▶ PERMINTAAN TERTULIS
Ketik ulang tanpa perubahan baris-baris catatan mulai dari baris yang memuat "Which of the" hingga akhir catatan, termasuk kedua baris batas itu.

▶ MASUKAN TUGAS INI
----------------

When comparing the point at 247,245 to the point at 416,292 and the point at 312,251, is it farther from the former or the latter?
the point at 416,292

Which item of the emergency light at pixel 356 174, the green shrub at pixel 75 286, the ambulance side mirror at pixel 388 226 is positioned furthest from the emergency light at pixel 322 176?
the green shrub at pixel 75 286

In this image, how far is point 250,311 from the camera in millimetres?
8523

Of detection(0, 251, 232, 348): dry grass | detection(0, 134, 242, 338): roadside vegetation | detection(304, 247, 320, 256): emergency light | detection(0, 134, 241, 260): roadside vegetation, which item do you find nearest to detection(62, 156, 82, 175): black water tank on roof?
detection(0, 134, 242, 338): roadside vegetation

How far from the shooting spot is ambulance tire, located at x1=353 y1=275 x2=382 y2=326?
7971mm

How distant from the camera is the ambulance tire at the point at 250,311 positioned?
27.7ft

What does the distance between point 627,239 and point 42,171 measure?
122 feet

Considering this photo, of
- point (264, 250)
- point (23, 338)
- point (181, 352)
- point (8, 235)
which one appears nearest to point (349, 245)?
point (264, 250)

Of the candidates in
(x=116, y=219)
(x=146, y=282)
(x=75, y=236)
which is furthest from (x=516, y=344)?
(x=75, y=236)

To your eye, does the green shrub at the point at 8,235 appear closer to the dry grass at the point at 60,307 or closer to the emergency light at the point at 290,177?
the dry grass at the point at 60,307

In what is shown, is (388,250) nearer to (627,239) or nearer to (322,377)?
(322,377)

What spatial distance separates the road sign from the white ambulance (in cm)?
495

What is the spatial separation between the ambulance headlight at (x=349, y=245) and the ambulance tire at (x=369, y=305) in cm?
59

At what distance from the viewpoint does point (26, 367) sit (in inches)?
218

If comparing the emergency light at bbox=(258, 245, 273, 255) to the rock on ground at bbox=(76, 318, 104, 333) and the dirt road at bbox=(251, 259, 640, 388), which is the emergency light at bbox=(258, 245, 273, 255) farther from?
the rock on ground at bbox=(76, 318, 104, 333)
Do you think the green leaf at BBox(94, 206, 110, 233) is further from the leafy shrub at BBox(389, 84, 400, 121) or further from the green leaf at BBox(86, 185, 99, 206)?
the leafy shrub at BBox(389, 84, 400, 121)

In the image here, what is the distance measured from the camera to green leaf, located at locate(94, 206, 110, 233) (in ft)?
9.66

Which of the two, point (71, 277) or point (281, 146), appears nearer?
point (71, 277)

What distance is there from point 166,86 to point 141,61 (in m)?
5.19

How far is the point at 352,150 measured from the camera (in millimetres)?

----------------

▶ JAWABAN LENGKAP
Which of the two, point (71, 277) or point (281, 146), appears nearer?
point (71, 277)

What distance is there from point 166,86 to point 141,61 (in m)?
5.19

How far is the point at 352,150 measured from the camera (in millimetres)?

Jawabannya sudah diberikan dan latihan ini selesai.